Well I don’t seem to have made it to the Wetland Centre for ages, but this gloriously sunny day was irresistible. It was an astonishingly quiet cycle ride along the river and through the backstreets, away from the grinding traffic.
The centre was even quieter, as far as engine noise was concerned; from the hides over the Main Lake, birdsong, or rather the sharp calls of ducks and gulls, was all I could hear. The paths and play areas were heaving with families on Half-Term, young fathers looking unexpectedly burdened with excited and active toddlers.
The birds, marvellously undisturbed, got on with their normal behaviour: I watched dominant/submissive social interactions, and of course preening and bathing in the calm shallow water.
The different gulls showed off a rich variety of breeding and immature plumages, of which each species has many. At this time of year, the species look maximally different, as they signal their fitness to potential partners.

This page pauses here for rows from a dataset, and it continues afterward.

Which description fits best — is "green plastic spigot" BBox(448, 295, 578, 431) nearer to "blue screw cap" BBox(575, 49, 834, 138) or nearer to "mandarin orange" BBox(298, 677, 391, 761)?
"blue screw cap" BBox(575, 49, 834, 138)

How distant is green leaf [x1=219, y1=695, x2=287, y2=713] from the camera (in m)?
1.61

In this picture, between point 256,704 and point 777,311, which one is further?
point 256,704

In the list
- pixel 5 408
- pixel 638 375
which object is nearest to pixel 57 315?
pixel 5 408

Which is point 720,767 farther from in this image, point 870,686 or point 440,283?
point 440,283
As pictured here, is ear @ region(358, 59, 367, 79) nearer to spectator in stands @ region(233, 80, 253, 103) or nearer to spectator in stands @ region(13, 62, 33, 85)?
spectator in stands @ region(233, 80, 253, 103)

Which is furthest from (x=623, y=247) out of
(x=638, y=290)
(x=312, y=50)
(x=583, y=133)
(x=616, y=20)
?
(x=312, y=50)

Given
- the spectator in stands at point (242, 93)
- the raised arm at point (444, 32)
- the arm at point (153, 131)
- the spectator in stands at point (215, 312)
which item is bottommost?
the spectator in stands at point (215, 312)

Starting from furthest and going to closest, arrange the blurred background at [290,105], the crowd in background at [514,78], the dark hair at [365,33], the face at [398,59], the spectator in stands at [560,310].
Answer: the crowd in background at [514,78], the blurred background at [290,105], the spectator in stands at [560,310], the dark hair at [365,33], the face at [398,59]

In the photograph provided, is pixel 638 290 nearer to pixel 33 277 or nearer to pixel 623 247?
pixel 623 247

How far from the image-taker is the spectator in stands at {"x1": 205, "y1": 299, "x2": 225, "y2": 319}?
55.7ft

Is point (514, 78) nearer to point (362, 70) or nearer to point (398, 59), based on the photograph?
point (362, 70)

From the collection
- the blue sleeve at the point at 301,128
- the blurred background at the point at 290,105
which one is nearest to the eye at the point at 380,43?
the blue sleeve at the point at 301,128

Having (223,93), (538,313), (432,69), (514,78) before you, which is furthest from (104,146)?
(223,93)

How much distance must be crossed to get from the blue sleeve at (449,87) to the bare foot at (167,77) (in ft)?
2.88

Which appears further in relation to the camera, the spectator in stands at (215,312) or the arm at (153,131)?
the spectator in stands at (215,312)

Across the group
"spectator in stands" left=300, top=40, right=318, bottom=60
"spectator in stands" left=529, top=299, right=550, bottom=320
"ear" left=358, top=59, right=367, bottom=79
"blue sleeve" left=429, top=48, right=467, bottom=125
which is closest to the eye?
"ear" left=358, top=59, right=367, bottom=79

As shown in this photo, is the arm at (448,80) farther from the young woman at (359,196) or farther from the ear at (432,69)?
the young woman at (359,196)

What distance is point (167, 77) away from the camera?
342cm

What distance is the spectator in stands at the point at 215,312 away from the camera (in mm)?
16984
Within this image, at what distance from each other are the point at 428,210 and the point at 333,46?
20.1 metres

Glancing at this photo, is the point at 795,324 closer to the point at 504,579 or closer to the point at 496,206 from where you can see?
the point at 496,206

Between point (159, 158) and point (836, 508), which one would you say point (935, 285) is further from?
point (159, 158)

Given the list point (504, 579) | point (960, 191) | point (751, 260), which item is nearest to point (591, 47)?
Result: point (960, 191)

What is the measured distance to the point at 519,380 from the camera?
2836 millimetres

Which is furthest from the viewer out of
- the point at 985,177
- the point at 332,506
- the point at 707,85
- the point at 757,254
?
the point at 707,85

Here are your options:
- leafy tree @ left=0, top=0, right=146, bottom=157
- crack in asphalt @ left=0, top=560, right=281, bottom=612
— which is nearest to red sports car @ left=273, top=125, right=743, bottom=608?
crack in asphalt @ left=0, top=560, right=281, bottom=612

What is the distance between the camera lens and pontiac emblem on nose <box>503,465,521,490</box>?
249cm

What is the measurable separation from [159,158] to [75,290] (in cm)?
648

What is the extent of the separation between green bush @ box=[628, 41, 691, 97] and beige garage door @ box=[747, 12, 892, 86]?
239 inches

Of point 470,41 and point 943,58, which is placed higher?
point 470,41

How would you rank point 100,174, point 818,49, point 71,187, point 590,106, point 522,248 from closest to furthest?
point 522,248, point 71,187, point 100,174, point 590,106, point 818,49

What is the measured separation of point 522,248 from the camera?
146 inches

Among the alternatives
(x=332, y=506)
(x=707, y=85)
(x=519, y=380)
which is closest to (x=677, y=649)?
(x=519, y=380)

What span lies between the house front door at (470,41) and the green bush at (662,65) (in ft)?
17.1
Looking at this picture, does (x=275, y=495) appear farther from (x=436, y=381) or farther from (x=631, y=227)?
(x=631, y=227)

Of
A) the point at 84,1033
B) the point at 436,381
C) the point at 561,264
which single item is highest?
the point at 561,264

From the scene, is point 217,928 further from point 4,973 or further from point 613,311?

Ducks seen included Pintail, Teal, Mallard, Tufted, Shoveler, Wigeon, Pochard, and Gadwall. A mob of Lapwings, perhaps a hundred strong, got up from the islands from time to time, accompanied by Starlings that seem to be convinced they are waders and waterbirds. Cetti’s Warblers called loudly from all over. Long-Tailed Tits whirred about between the willows. Greenfinches wheezed their extraordinary but hardly tuneful spring song and massed on the bird-feeders; Chaffinches hopped about on the ground beneath them, hoovering up the crumbs. Children jumped up and down in the Splashometer puddles and on the deliberately wobbly rope suspension bridge cunningly set at water-level. Mothers wondered how to dry out their shoes. Grandads licked ice cream cones. I saw 32 species of bird, and enjoyed the Common Orange Lichen on the slate roof of the Wildside hide.